Directions:
**A)** Answer these from the betta vector thread:
(i) Which fish's tail did Glass Fish call quite a challenge?
(ii) What item did Glass Fish say was lost while working on Tennesassy?
(iii) What did Glass Fish say was a little bit unclear?
**B)** From the betta vector thread, list every fish that someone asks Glass Fish to vector.
**C)** Rewrite the betta vector thread, everything from "# Anyone want" down to "definitely do it!", with "photo" changed to "snapshot".
***** Page excerpt *****
# Anyone want some betta vectors?



## Glass Fish (Feb 16, 2014)

I've literally just learnt how to vector and am dying to practice my new skills. So if anyone wants their betta done, send me a photo! It has to be a clear picture though and it may take a few days but I will definitely do it!


----------



## KFoster (Mar 26, 2014)

Yes please!!! 

Here's Apollo:


----------



## Glass Fish (Feb 16, 2014)

Apollo is so gorgeous! Okay, I'm on it


----------



## cowboy (Apr 14, 2013)

I would love one of my one and only female tennessssy


----------



## cowboy (Apr 14, 2013)

Oops. Tennesassy.


----------



## magikb3anz (Oct 6, 2013)

Can I have one of Ash?
http://www.bettafish.com/attachment.php?attachmentid=309825&stc=1&d=1394147380


----------



## Glass Fish (Feb 16, 2014)

Of course to everyone, i'm happy to do your fish


----------



## PonyJumper101 (Mar 23, 2010)

Ouuu could I have one of my Mr.Fishy?


----------



## Glass Fish (Feb 16, 2014)

*Apollo's Vector*

Wow! Okay! So I've finally finished Apollo!!
Sorry it took so long! Apollo's tail was quite a challenge and I fear he may look a little like a disco ball but other than that, I think he went well. 
Tennesassy is next


----------



## cowboy (Apr 14, 2013)

Take your time and thanks


----------



## KFoster (Mar 26, 2014)

Glass Fish said:


> Wow! Okay! So I've finally finished Apollo!!
> Sorry it took so long! Apollo's tail was quite a challenge and I fear he may look a little like a disco ball but other than that, I think he went well.
> Tennesassy is next


It looks amazing! Thank you!!


----------



## Glass Fish (Feb 16, 2014)

Im still working on Tenesassy, it's taking so long because i lost my flash drive and the hardware my lapt broke. But it will be done next week


----------



## cowboy (Apr 14, 2013)

Glass Fish said:


> Im still working on Tenesassy, it's taking so long because i lost my flash drive and the hardware my lapt broke. But it will be done next week


Don't worry about me, you take your time. Good things are worth waiting for.


----------



## Glass Fish (Feb 16, 2014)

Okay!! Tennesassy is finished! I actually finished it last week but hardware problems stopped me from posting it. 
Tenesassy's picture was a little bit unclear so I may not have gotten some details perfectly but I hope you still like it.


----------



## Glass Fish (Feb 16, 2014)

Ash next


----------



## BerryBlue256 (Apr 25, 2014)

Leo please! When you get a chance.


----------



## Glass Fish (Feb 16, 2014)

Wow! Leo is pretty!


----------



## cowboy (Apr 14, 2013)

Glass Fish said:


> Okay!! Tennesassy is finished! I actually finished it last week but hardware problems stopped me from posting it.
> Tenesassy's picture was a little bit unclear so I may not have gotten some details perfectly but I hope you still like it.


Perfection! Thank you so much. Glad your computer is up and running


----------



## Rosebud975 (Mar 26, 2014)
***** Supplied material *****
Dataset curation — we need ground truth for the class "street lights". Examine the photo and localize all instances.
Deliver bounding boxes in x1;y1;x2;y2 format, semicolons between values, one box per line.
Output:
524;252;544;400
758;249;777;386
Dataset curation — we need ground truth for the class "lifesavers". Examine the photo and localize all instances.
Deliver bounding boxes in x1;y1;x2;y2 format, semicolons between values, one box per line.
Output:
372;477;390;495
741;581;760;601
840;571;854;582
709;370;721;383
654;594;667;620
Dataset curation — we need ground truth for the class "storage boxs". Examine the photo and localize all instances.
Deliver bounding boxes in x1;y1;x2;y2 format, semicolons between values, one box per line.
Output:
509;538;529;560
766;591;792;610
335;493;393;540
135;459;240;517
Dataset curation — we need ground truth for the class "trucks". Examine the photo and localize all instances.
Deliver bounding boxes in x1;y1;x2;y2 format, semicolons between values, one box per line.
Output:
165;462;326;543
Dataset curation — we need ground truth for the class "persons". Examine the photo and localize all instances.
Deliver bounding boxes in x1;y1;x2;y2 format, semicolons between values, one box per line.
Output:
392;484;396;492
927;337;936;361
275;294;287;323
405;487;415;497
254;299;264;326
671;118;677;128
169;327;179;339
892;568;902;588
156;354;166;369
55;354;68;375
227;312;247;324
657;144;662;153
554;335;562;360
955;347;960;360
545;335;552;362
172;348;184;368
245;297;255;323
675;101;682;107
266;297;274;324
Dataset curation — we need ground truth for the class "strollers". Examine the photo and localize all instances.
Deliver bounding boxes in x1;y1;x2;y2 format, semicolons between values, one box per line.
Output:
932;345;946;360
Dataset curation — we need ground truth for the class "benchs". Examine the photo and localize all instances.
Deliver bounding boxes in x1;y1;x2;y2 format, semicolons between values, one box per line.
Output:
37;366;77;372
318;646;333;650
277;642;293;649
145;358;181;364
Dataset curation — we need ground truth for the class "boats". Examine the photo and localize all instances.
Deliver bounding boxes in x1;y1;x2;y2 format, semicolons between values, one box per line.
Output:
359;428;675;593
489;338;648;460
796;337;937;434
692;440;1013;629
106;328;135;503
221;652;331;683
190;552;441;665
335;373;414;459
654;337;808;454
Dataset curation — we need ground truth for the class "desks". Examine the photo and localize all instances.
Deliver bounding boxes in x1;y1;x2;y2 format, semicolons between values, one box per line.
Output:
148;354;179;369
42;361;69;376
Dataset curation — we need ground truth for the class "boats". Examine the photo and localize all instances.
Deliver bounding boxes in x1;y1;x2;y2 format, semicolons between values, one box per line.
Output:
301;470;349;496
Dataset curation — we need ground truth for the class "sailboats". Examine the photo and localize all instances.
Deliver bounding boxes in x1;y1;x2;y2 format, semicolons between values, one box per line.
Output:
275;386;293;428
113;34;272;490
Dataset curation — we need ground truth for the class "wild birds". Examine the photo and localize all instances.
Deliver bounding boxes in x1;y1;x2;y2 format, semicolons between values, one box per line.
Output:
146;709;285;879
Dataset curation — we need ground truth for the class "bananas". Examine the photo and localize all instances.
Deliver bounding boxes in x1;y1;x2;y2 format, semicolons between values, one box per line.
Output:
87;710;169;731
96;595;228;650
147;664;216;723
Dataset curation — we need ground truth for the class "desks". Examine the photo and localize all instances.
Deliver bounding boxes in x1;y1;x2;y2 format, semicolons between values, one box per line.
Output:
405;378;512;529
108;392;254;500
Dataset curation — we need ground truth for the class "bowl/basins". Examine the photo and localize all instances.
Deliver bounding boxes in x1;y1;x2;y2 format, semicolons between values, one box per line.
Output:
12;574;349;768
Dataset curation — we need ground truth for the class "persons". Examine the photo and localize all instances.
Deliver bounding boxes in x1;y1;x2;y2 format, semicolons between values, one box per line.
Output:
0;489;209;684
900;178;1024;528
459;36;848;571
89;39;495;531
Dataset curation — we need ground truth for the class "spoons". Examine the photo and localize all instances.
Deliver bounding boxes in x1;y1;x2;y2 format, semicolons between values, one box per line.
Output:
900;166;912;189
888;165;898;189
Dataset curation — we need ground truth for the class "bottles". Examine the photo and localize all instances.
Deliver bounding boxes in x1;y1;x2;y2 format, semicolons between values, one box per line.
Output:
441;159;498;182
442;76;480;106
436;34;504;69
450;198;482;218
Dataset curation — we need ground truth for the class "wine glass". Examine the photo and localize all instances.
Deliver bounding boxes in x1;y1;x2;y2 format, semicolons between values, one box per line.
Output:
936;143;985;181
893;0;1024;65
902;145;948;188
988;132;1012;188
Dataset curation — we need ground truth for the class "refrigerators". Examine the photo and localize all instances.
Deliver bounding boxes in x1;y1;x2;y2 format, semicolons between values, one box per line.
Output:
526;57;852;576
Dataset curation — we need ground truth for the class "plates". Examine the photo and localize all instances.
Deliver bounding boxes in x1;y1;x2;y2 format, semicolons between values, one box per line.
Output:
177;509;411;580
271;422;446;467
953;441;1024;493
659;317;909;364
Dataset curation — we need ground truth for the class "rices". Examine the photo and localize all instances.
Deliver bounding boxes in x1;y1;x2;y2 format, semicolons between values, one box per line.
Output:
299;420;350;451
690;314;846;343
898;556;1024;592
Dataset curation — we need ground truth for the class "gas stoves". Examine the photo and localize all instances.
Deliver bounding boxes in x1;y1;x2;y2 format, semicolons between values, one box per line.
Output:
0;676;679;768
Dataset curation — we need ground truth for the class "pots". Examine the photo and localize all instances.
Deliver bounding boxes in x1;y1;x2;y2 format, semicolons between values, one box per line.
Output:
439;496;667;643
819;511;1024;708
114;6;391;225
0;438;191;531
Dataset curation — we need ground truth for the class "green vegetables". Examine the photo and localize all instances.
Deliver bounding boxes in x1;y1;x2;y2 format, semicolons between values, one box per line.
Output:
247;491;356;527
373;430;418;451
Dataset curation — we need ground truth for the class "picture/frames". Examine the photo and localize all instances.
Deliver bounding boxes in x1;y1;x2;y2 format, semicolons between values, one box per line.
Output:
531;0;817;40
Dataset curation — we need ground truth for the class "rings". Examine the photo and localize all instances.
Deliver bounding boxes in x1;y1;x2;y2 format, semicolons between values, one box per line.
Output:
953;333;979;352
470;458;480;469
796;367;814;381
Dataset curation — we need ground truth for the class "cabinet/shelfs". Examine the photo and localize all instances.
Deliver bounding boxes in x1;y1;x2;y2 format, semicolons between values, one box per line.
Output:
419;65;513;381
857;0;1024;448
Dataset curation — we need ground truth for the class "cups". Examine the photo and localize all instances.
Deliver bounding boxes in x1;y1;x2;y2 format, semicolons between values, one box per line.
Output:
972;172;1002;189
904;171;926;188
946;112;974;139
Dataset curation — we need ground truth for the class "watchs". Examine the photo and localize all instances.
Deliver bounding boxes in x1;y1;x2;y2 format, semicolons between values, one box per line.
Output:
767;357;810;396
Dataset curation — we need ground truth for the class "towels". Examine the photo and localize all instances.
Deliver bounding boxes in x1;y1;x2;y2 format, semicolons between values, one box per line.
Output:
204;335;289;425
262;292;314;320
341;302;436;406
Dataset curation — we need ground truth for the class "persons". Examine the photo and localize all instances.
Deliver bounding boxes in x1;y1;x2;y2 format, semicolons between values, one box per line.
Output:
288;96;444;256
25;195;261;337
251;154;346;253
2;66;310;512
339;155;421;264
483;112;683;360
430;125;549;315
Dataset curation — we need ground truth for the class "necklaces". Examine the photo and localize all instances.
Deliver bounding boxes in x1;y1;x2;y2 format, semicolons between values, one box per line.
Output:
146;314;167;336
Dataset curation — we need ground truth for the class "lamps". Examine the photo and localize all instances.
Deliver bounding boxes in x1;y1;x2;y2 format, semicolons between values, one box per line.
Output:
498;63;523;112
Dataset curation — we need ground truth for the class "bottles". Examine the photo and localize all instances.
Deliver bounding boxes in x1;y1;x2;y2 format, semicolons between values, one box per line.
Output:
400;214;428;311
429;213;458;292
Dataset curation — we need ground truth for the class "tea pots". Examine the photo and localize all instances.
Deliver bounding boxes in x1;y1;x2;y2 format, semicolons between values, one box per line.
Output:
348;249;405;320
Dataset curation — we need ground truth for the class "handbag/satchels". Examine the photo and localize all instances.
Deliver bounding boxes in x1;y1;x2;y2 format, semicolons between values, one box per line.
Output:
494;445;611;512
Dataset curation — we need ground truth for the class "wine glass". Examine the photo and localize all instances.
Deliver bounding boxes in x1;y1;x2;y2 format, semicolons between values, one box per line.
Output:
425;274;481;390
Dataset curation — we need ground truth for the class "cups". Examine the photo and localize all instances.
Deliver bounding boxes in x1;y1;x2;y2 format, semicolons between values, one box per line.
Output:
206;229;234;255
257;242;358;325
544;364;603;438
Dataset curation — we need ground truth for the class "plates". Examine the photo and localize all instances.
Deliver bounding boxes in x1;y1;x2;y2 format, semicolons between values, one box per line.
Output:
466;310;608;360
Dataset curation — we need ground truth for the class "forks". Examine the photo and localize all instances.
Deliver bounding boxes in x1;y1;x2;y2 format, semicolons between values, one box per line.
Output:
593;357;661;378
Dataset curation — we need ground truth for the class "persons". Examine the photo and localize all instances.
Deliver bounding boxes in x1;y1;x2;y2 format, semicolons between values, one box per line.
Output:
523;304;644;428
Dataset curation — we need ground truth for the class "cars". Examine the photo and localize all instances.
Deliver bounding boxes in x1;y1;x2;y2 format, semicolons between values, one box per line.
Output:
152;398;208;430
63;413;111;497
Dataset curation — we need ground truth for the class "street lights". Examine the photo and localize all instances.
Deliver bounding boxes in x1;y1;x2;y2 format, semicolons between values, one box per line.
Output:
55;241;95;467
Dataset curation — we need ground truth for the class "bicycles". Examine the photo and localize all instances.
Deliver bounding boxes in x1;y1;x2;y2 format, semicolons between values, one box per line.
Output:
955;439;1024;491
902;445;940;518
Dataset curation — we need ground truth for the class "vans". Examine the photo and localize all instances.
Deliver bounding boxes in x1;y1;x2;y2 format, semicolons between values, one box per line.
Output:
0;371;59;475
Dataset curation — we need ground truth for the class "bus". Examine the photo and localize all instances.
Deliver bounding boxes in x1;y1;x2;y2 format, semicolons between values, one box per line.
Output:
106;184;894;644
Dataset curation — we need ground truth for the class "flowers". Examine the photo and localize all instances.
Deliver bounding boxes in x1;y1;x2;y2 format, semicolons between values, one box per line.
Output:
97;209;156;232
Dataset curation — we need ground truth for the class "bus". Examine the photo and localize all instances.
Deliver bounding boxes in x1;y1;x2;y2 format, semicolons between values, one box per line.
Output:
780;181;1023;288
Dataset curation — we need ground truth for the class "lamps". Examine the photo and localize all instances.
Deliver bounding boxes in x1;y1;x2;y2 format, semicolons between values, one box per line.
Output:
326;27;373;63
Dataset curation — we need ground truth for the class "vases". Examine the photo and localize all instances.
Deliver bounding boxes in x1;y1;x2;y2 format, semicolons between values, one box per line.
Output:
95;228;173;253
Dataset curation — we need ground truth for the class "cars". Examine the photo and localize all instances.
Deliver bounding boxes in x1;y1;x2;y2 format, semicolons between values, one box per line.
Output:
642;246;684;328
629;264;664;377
*****
Answers for the tasks:
**A)**
(i) Apollo's
(ii) A flash drive
(iii) Tenesassy's picture

**B)** Apollo, Tennesassy, Ash, Mr.Fishy, Leo

**C)**
# Anyone want some betta vectors?



## Glass Fish (Feb 16, 2014)

I've literally just learnt how to vector and am dying to practice my new skills. So if anyone wants their betta done, send me a snapshot! It has to be a clear picture though and it may take a few days but I will definitely do it!